CNN reporter Suzanne Malveaux pointed out that the AEI is “One conservative policy group that has the president’s ear and is influencing his thinking” on Iraq. (For more on the role of AEI-affiliated spokespersons during the run-up to the Iraq War, see here.)
Josh Muravchik, a Middle East specialist at the AEI, is a major supporter of some kind of action against Iran. He told The Guardian: “I do not think anyone in the US is talking about invasion. We have been chastened by the experience of Iraq, even a hawk like myself.”
An air strike against Iran’s burgeoning nuclear facilities is another matter all together, because not only might Iran “use [nuclear weapons program] out of the blue but [it could also be used] as a shield to do all sorts of mischief. I do not believe there will be any way to stop this happening other than physical force.”
Muravchik pointed out rather colorfully that “The Bush administration ha[s] said they would not allow Iran nuclear weapons. That is either bullshit or they mean it as a clear code: we will do it if we have to. I would rather believe it is not hot air.”

___

_Jobs_:
(a) Transcribe the stretch of the Iran passage from "CNN reporter Suzanne" through "War, see here.)".
(b) Pick up the Iran passage after its last sentence and keep writing.
The listing that comes next has no connection to the Iran passage.

___

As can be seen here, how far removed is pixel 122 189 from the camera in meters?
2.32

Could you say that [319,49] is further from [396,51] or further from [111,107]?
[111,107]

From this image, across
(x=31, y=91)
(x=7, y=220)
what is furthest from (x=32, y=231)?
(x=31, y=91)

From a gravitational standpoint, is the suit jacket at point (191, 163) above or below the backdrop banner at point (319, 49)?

___

_Written responses_:
(a)
CNN reporter Suzanne Malveaux pointed out that the AEI is “One conservative policy group that has the president’s ear and is influencing his thinking” on Iraq. (For more on the role of AEI-affiliated spokespersons during the run-up to the Iraq War, see here.)

(b)
Not all neocons agree with the Muravchik prescription for Iran. According to The Guardian, some neocons who are “opposed to an air strike … advocate a different form of military action, supporting Iranian armed groups, in particular the Mujahideen-e Khalq (MEK), even though the state department has branded it a terrorist organization.”
Raymond Tanter, founder of the Iran Policy Committee, which includes former officials from the White House, state department and intelligence services, “is a leading advocate of support for the MEK. If it comes to an air strike, he favors bunker-busting bombs. ‘I believe the only way to get at the deeply buried sites at Natanz and Arak is probably to use bunker-buster bombs, some of which are nuclear tipped. I do not believe the US would do that but it has sold them to Israel.’”
Meyrav Wurmser, the director of the Center for Middle East Policy at the Hudson Institute, “also favors supporting Iranian opposition groups,” The Guardian pointed out. Wurmser “is disappointed with the response of the Bush administration so far to Iran and said that if the aim of US policy after 9/11 was to make the Middle East safer for the US, it was not working because the administration had stopped at Iraq. ‘There is not enough political will for a strike. There seems to be various notions of what the policy should be.’”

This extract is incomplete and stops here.